■ **WHAT IS BEING ASKED**:
Instruction for the entries that follow: retype exactly the lines from the line with "order: Carnivora" to the line with "common name: fisher", both included, and omit all others.

■ **RECORDS FOR THIS EXERCISE**:
▬▬▬
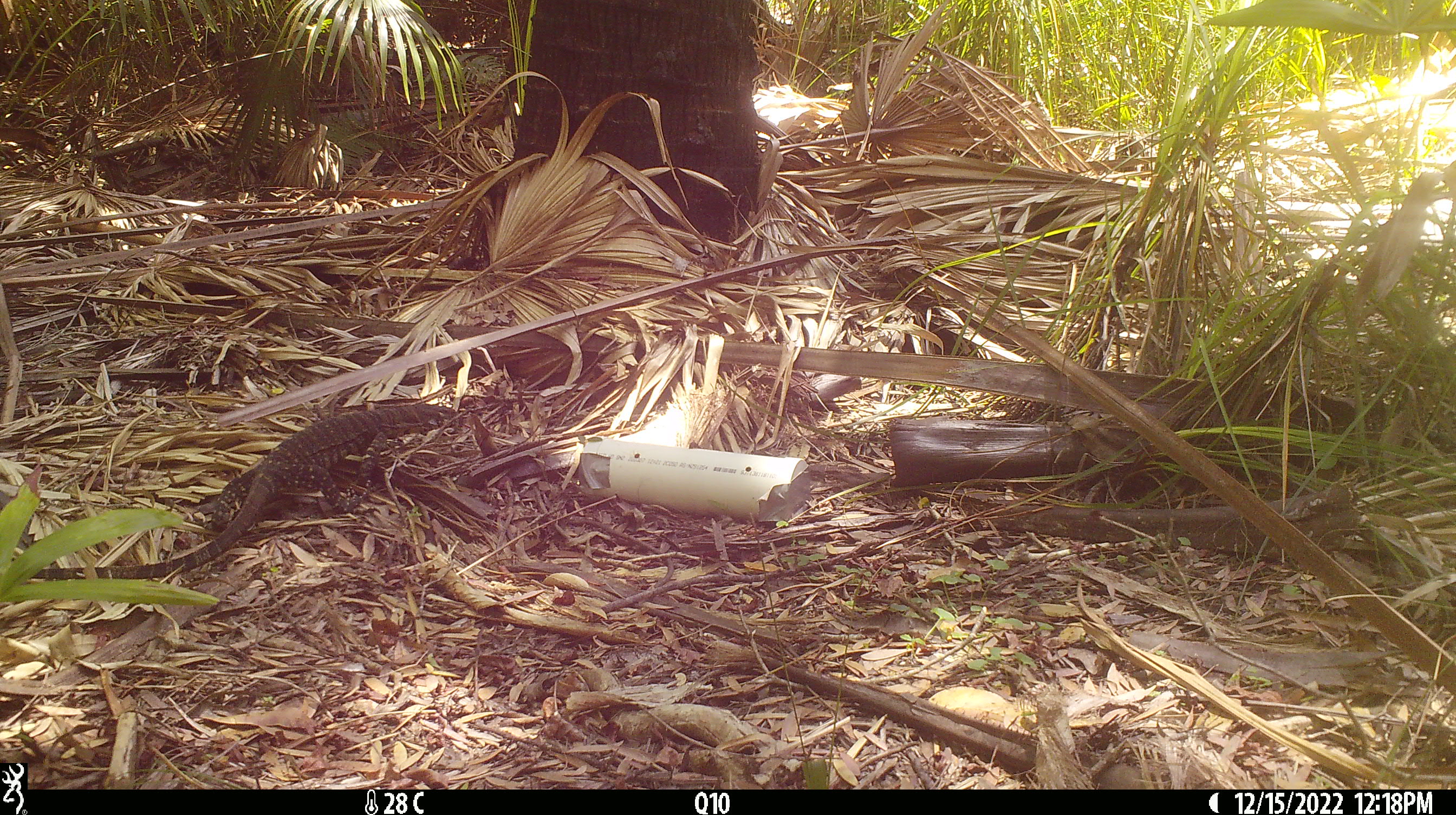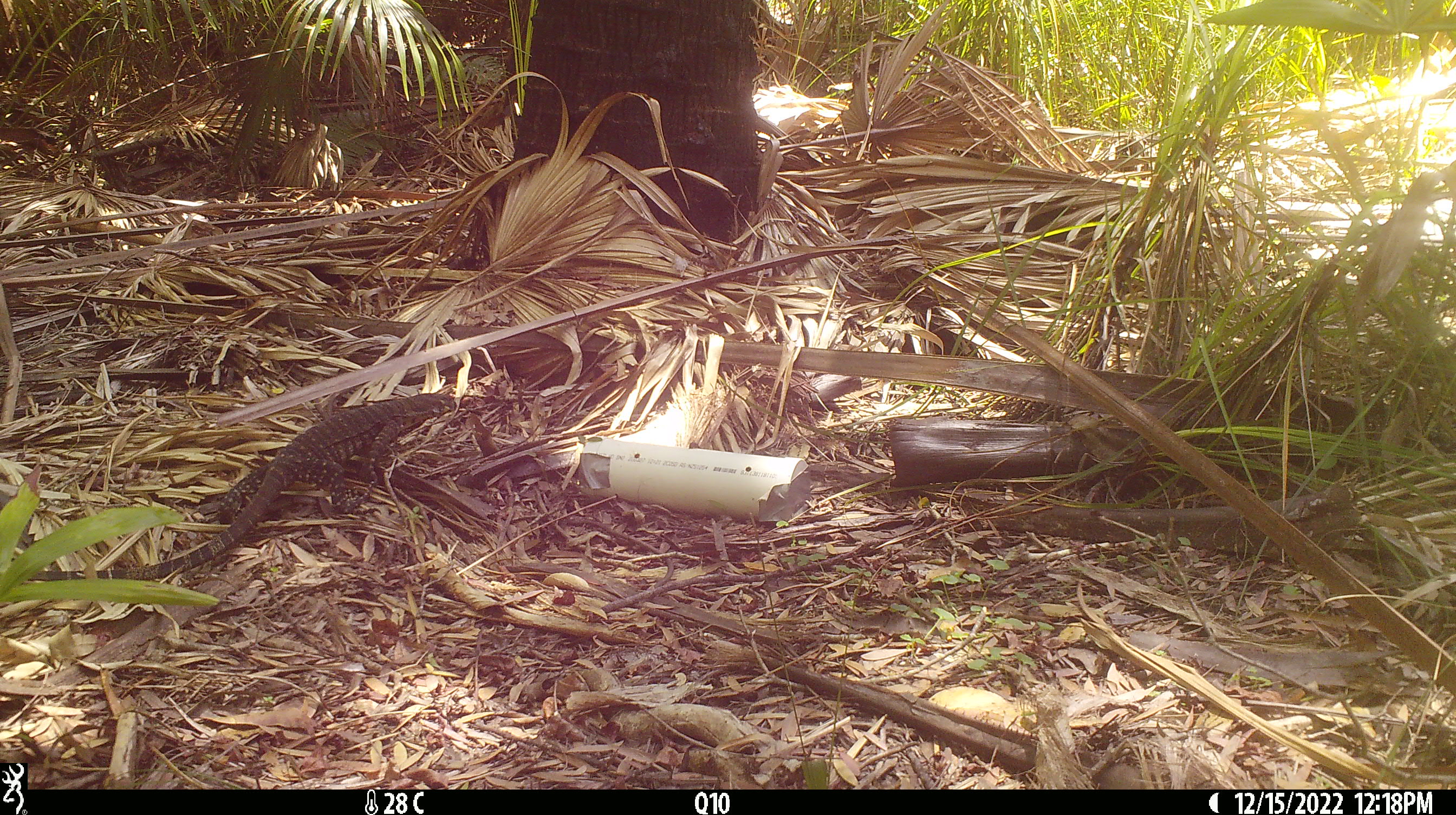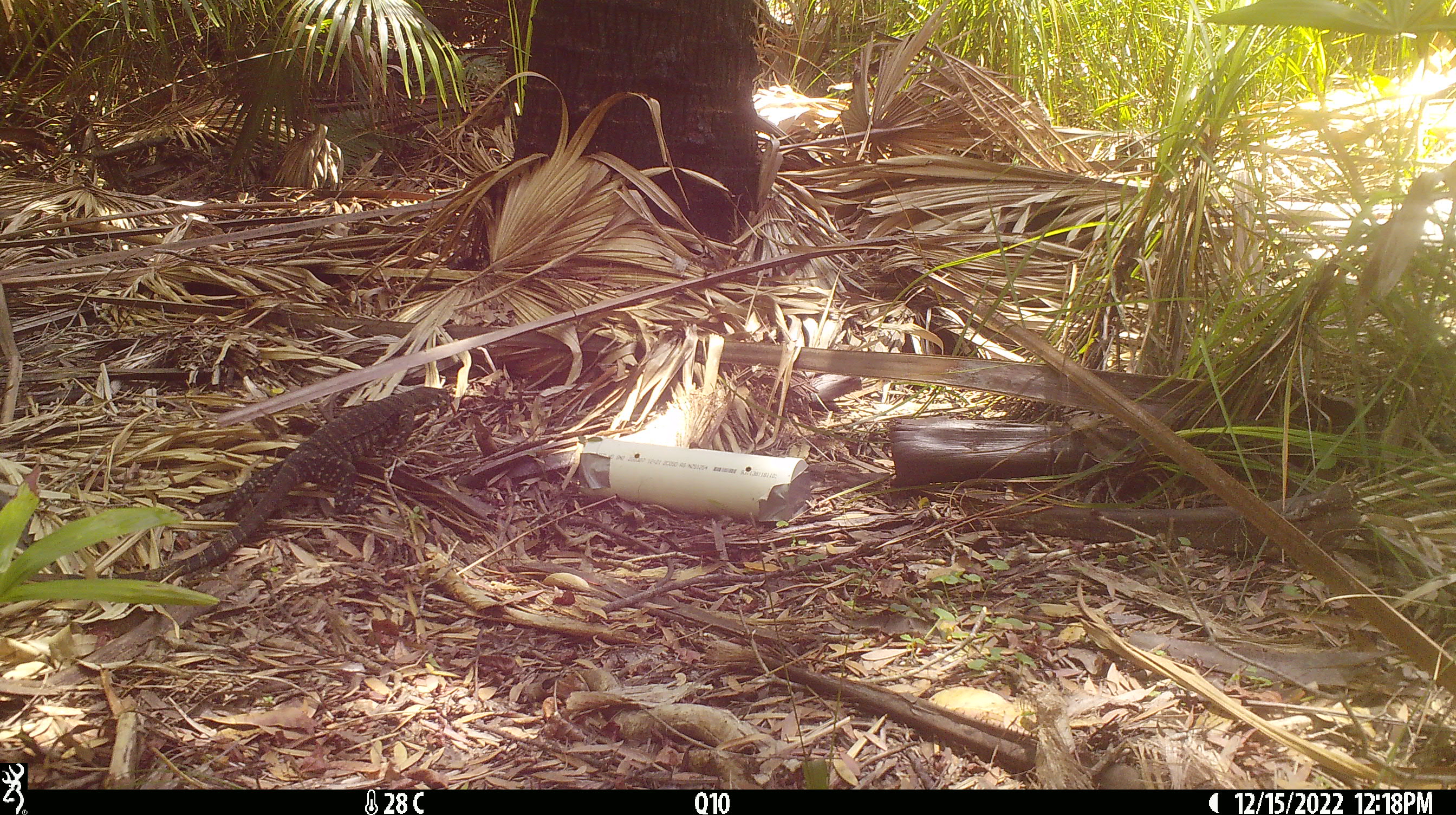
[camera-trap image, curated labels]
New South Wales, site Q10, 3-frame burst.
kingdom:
▬▬▬
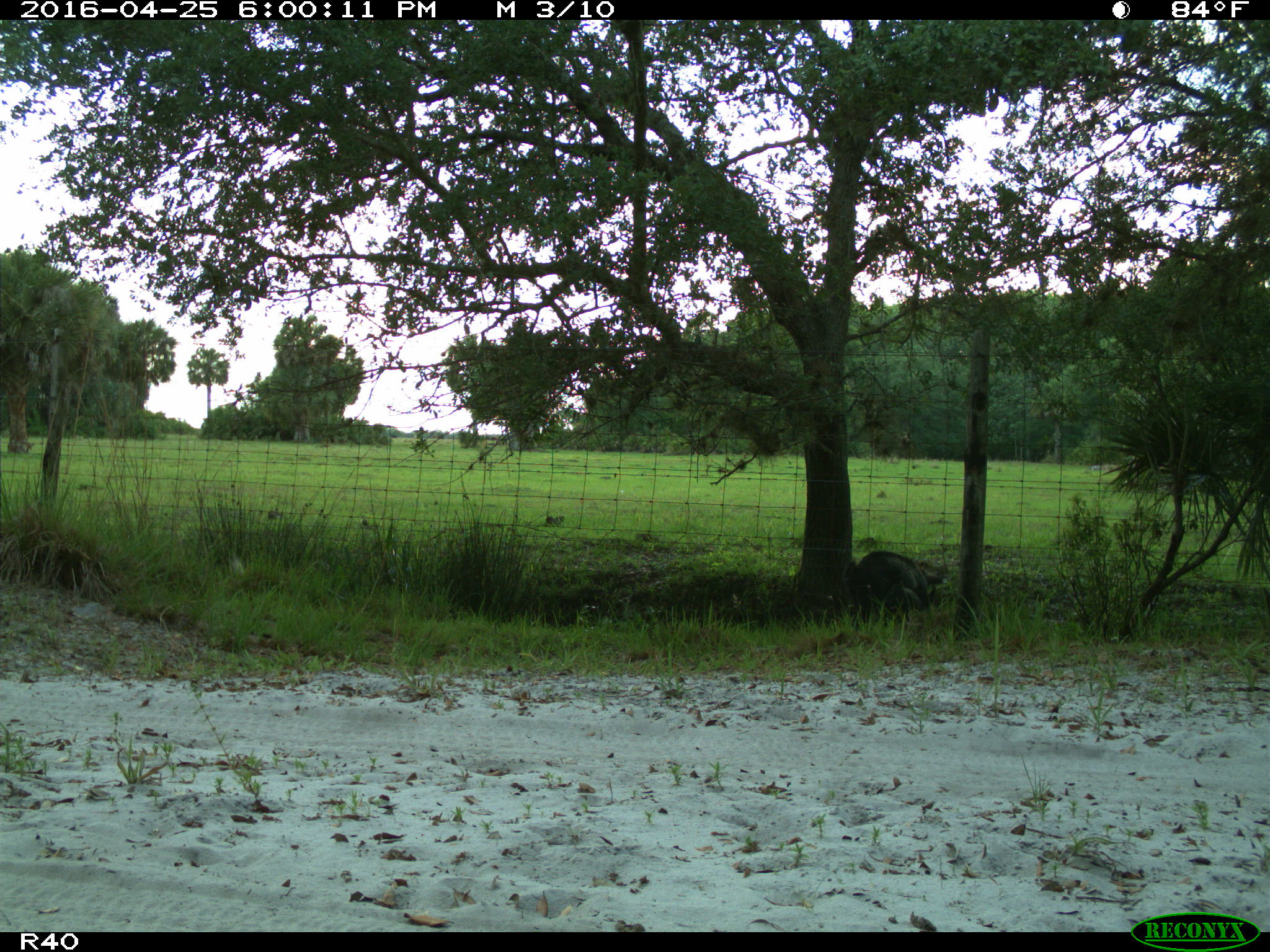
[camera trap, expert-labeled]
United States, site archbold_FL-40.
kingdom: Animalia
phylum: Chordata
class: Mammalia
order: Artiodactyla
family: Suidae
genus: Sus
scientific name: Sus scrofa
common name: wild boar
▬▬▬
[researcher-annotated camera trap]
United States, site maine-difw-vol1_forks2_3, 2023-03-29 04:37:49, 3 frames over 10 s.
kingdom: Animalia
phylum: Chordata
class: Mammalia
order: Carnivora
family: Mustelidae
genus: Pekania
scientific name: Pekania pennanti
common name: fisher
▬▬▬
■ **RESPONSE**:
order: Carnivora
family: Mustelidae
genus: Pekania
scientific name: Pekania pennanti
common name: fisher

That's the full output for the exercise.